Start SOURCE EXCERPT
[llvm-dev] [MCJIT] messy call stack debug on x64 code in VisualStudio

Vivien Millet via llvm-dev llvm-dev at lists.llvm.org
Thu Mar 5 14:35:49 PST 2020


I would still try :) because having a backing DLL or not doesn't matter
here, the only thing that matters is if VisualStudio finds a FunctionTable
(RtlAddFunctionTable / RtlLookupFunctionEntry api). This post explains it :
https://stackoverflow.com/a/58227575/809199.
Having a backing dll is harder because it requires that every .pdata and
.xdata sections are large enough to receive jitted unwind info, which is
easier in case of dynamic allocated memory not when you are a newbie in DLL
format knowledge like me !

Here it is, I just droped it !
https://github.com/vlmillet/llvmjitpdb
A review from @Zachary Turner <zturner at google.com>  and one of you would be
welcome !
I've reworked it so that it depends only on LLVM libraries and made it
inside the llvm:: namespace
I don't know if it is the right way to distribute an extension to LLVM...
That would be easier for the users if it could be integrated directly to
the LLVM solution but I don't know what is the process
for validation of such an integration.

Just in case someone wants to implement something similar without a hacked
DLL (which means no PDB debugging, or at least I don't know how). :
The steps I would follow are these:
- use *VirtualAlloc *to allocate memory outside of any module range (using
a custom MemoryManager).
- keep track of   *".xdata"* and   *".pdata" sections allocations in *
*MemoryManager::allocateDataSection*
- *fix *(if not already ok)* each* *RUNTIME_FUNCTION::UnwindData* in .pdata
so that they point inside .xdata allocated memory range (newCurrDataPos =
(oldCurrDataPos - oldFirstDataPos) + VirtualAllocStart).
- call *RtlAddFunctionTable *with "BaseAddress= VirtualAllocStart " and
"FunctionTable=.pdata address".

Kind regards,
Vivien

Le mer. 4 mars 2020 à 16:45, Jameson Nash <vtjnash at gmail.com> a écrit :

> I think it's not enough, for reasons related to the pain you went through.
> Normally, the JIT doesn't have a backing DLL and so it doesn't support the
> relocation type required by the xdata and pdata sections. As you say, it
> generally doesn't work very well in WinDBG anyways, since they removed the
> use of RBP to walk the stack. At the time I wrote my hack, LLVM didn't even
> have emission code for those unwind sections, and it hasn't been worth the
> hard effort to change it for me. Is your code public somewhere? It seems
> like it could be useful for all JIT users to have a drop-in option to
> enable debugging.
End SOURCE EXCERPT
Start STORED ROWS
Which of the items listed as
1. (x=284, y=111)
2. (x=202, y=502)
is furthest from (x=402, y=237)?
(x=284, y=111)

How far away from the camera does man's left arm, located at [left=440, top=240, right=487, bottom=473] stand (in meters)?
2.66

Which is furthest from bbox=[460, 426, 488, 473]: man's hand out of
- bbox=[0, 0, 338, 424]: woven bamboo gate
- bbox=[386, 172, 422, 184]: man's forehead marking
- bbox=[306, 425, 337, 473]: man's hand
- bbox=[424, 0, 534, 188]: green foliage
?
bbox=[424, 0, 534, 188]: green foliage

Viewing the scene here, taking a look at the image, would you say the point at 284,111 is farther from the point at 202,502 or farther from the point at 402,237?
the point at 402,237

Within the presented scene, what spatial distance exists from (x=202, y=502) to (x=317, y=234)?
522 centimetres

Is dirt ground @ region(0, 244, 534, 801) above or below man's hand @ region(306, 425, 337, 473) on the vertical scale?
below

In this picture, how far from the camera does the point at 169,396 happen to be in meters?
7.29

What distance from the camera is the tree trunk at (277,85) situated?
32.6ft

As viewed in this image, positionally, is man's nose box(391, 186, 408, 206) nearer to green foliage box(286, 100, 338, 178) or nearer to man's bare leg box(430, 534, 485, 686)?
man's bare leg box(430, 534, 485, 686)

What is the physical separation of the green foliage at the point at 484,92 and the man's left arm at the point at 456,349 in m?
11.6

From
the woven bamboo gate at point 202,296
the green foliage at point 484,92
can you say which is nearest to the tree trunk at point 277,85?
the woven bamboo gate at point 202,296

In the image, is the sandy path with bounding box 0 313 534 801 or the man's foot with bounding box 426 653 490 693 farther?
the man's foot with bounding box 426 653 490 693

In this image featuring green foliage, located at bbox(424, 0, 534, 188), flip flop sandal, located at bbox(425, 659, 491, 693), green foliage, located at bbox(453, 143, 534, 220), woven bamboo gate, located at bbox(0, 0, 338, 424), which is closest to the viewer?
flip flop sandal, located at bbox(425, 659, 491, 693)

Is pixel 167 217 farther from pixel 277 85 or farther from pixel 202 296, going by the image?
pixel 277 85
End STORED ROWS
__PROBLEMS AND TASKS__
A: Repeat the mailing list post word for word, from "[llvm-dev] [MCJIT] messy" down to "https://stackoverflow.com/a/58227575/809199.".
B: Reproduce the records exactly as they appear, from the line containing "As viewed in" down to the end of the records.

__SOLUTIONS IN ORDER__
A:
[llvm-dev] [MCJIT] messy call stack debug on x64 code in VisualStudio

Vivien Millet via llvm-dev llvm-dev at lists.llvm.org
Thu Mar 5 14:35:49 PST 2020


I would still try :) because having a backing DLL or not doesn't matter
here, the only thing that matters is if VisualStudio finds a FunctionTable
(RtlAddFunctionTable / RtlLookupFunctionEntry api). This post explains it :
https://stackoverflow.com/a/58227575/809199.

B:
As viewed in this image, positionally, is man's nose box(391, 186, 408, 206) nearer to green foliage box(286, 100, 338, 178) or nearer to man's bare leg box(430, 534, 485, 686)?
man's bare leg box(430, 534, 485, 686)

What is the physical separation of the green foliage at the point at 484,92 and the man's left arm at the point at 456,349 in m?
11.6

From
the woven bamboo gate at point 202,296
the green foliage at point 484,92
can you say which is nearest to the tree trunk at point 277,85?
the woven bamboo gate at point 202,296

In the image, is the sandy path with bounding box 0 313 534 801 or the man's foot with bounding box 426 653 490 693 farther?
the man's foot with bounding box 426 653 490 693

In this image featuring green foliage, located at bbox(424, 0, 534, 188), flip flop sandal, located at bbox(425, 659, 491, 693), green foliage, located at bbox(453, 143, 534, 220), woven bamboo gate, located at bbox(0, 0, 338, 424), which is closest to the viewer?
flip flop sandal, located at bbox(425, 659, 491, 693)

Is pixel 167 217 farther from pixel 277 85 or farther from pixel 202 296, going by the image?
pixel 277 85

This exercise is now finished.